I give you three words from today’s Gospel which go together: love, obedience and joy. Of the three, we all probably like the first and the third. It is the second word which gives us problems. We all want love and we all want freedom. But we are not so keen on obedience. And yet when you think about it, obedience is the most natural thing for those who love each other.

For when you truly love someone, you always want to do what pleases them provided, of course, that what they want is truly good for them. By definition love unites those who love one another. In fact, love creates deep union and communion between those who are in love. That union is not just one of ideas or activities but is also, and most importantly, the union of minds and hearts and wills.

Obedience is just another way of speaking of that union of hearts and wills. It’s relatively common to hear to people who love and respect each other to say to one another “your wish is my command.” And why would someone say that? Surely it is obvious that it’s because they love one another.

Therefore when Jesus says that the person who loves him will keep his commandments, he is simply expressing a very human experience. In fact, to love is to obey. To love is to give everything that you are and that you have to the one you love.

This kind of obedience which is proper to love is very different, of course, from other kinds of obedience. When we obey the laws of the land (depending, of course, on what they are), we can only be said to be loving our country in doing so in a very loose sense. And yet, it could be argued that by obeying the laws of the land which are just you are indeed being charitable to your fellow citizens. Obedience to these laws is a form of love of neighbour. It is the dutiful understanding that we have the responsibility to preserve proper order in our social lives.

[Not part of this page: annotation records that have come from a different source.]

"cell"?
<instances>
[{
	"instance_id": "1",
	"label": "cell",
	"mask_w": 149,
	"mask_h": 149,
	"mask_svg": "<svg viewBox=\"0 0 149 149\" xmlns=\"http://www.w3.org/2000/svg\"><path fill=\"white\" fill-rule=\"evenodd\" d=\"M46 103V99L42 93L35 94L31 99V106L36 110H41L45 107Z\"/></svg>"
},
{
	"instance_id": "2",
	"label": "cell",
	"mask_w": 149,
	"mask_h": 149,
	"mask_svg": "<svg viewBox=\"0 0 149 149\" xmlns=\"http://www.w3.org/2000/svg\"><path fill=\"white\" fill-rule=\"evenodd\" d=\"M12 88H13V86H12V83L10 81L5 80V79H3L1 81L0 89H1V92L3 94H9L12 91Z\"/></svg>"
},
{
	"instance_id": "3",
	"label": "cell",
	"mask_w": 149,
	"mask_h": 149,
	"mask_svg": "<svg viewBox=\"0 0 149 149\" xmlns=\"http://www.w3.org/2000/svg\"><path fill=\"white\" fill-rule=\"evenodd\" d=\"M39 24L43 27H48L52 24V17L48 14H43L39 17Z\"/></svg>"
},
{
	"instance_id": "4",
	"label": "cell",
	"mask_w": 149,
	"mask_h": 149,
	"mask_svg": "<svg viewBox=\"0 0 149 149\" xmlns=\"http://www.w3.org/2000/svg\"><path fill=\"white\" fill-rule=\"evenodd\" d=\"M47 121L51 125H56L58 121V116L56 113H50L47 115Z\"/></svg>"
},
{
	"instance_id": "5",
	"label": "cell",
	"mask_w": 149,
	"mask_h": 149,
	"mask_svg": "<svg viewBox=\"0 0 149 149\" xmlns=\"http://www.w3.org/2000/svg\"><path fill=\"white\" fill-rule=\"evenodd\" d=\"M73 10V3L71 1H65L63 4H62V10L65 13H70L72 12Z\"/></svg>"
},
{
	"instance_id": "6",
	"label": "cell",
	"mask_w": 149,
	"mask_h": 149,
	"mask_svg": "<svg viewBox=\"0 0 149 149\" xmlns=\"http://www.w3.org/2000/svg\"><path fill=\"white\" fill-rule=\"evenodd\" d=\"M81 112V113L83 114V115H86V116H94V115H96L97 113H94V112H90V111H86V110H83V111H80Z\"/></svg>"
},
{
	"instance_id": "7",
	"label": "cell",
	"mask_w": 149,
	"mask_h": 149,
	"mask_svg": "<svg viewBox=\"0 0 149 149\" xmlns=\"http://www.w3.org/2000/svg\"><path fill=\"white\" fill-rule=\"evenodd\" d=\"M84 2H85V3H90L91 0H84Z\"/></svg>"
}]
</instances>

Even so, you cannot say that the obedience to traffic ordinances reaches the depth of obedience between two people who love each other.

What is astonishing in the words of Jesus that we heard today is that between the divine persons themselves there exists this same obedience. For Jesus says that he remains in his Father’s love because he keeps his Father’s commandments. This makes it very clear that obedience is not something alien to love but is in fact at its core. It translates love into action; it proves that love is true. The one who loves simply cannot not do what his beloved asks. You might even say that the person who loves actually lives to hear and execute what his beloved wants him to do. To obey the will of the beloved is all that the lover wants because in obeying the beloved the lover becomes the beloved, becomes more and more deeply united to the beloved.

Certainly, if we don’t experience that love between ourselves and the one who commands us then we will experience their commands as an imposition, as something alien to love. But we can look at this differently: if you accept the truth that God loves you, even although you may not have experienced that love yet in any deep and personal sense, obeying Him through trust will eventually lead to the experience of his love. Perhaps it could be put like this: knowing God’s love will lead more easily to obeying God’s commandments, whilst obeying God’s commandments in trust will lead gradually to the experience of God’s love.

Then there is that third word that I mentioned at the beginning, namely joy. Joy is the first fruit of knowing that you are loved and that you love. Joy provides the energy, the readiness of heart and the willingness that are all required to obey the commandments of God. Joy removes the burden which obedience may seem to confer. Joy is the fruit and flower of love and it is what makes the work obedience light and easy. Jesus promises us not any joy, not any love, not any obedience, but his own joy, the completeness of that joy, the completeness and fullness of his own love, and a share in his own filial obedience to the father.

So where are we to start? The first thing is to make and hold to a clear statement of the truth: God loves us so much that he gave his only Son for our sake. That is a truth that cannot be denied. That is the firm foundation that can never be shaken. While I may not yet experience that love in terms of sentiment, emotion or feeling, that truth it is still true, it is the truest truth that can ever be stated. If that is so, then the second thing follows immediately. Namely, that I can trust that all God commands me will only be for my own good because I know and I believe that his love for me is the greatest truth of my existence. The third thing therefore is to commit myself to the work of keeping the commandments of Jesus. While that will cost me in terms of letting go of my own selfish preferences, I can be sure that that cost will eventually pay me back infinitely more than I have given.

Finally, I can trust that my life of obedience to Christ will gradually and increasingly give me the profound experience of his own love for me and of his own joy in me.
The endgame of all this is very clear: to share in the eternal life, the eternal love and the eternal joy which Christ won for us by his death on the cross and by his resurrection from the tomb.

Obey Him to know His love. Obey Him because you have known His love. And the joy of that love will never leave you because He will never leave you.